Problem: Reproduce the passage of the blog post below word for word, starting with "Is it that nobody" and going on through "the hardest part.".

Given text:
····················
The Hardest Parts

This blog is about to take a turn for a minute, so buckle up.

He scared me twice before he was ever born.

Once when I had a subchorionic hematoma and was put on bed rest at 10 weeks.

Once when they informed me he would need to be induced a week early because of excess amniotic fluid (possibly because of potential kidney problems), and the dangers that presented for hemorrhaging and both of us dying due to a uterus too fully stretched with a single baby to be able to contract properly, both during labor and after.

We made it through pregnancy and birth… but he hasn’t stopped scaring me.

He’s a boy, so he’s scared me multiple times since then. That’s normal for the average boy, I’ve learned over the years.

The time he tripped down the stairs and sliced his knee open on a toy, needing multiple stitches at just under 2 years old.

The time he was helping his baby brother learn to walk and he tripped, smashing his front teeth into the TV stand at the age of 5.

The time he lost his grip on the “fireman’s” pole at the park from 6 feet up at roughly the same age and landed flat on his back.

When he didn’t show up for school in the second grade and the school called me to tell me he was walking back home when the bus came by – that the driver had yelled out his name to get his attention (which was ignored) – and it ended up in neither one of us knowing where he was in that moment.

The time he was riding his bike, wiped out on wet pavement, and ended up taking an ambulance ride to the hospital when he was 11 because he had landed squarely on his head and a good samaritan who had witnessed it was able to call for help.

He’s scared me so many times that, as a mom of only boys, I became nearly immune to it for awhile.

He is now almost 17 and has “upped his level” considerably.

Now we are dealing with something so much more dangerous and so much more needing of help that I don’t know how to help anymore.

Stealing. Drugs. Mental health. Thoughts of suicide, acts of self harm, and only reeling himself in from those most dangerous latter thoughts because he is worried about how others would feel or react as a result.

Knowing that the only thing that’s stopped him is how “others would feel” is my only grasp on reality right now, if only because I know how that feels.

He’s always been the savior for others, which I have witnessed in him many times. He’s always been the one to listen when someone needed to talk, but never been the one allowed/willing/able to talk about his own problems or concerns.

He’s always been everyone else’s saving grace and never his own.

I need answers to questions I can’t even begin to know how to ask.

Is it that nobody has been there for him the way he needed, or is it that he needed the distraction of others so he didn’t have to focus on his own problems; so he wouldn’t have to let others in… ?

Maybe it was both.

And that’s the hardest part.

I’ve always tried being a listening ear for a child who has never really wanted to talk, and I just don’t know the reasons he’s unwilling to do so.

The not knowing why… the not knowing how to help… those are always the hardest parts.
····················
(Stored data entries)
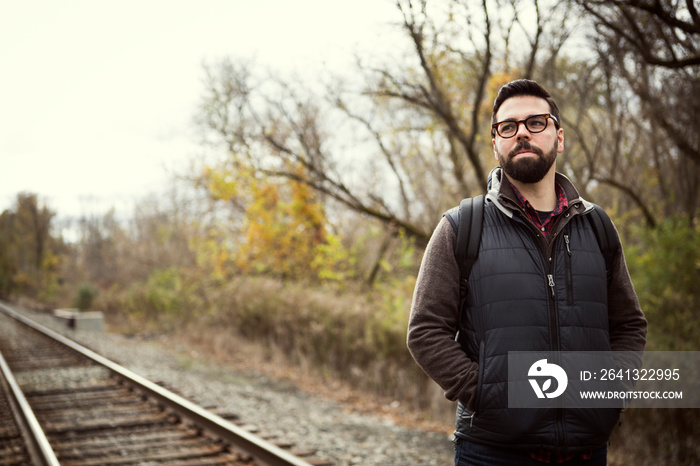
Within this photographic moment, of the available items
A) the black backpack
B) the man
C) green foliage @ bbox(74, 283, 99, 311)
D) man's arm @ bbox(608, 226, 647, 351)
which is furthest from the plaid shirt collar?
green foliage @ bbox(74, 283, 99, 311)

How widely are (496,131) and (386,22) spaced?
8.29m

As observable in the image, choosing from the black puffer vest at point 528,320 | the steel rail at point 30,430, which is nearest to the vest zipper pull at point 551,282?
the black puffer vest at point 528,320

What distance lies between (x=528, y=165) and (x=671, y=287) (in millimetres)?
6154

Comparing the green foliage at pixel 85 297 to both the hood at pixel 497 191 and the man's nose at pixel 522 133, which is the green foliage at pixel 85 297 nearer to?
····················
Expected answer:
Is it that nobody has been there for him the way he needed, or is it that he needed the distraction of others so he didn’t have to focus on his own problems; so he wouldn’t have to let others in… ?

Maybe it was both.

And that’s the hardest part.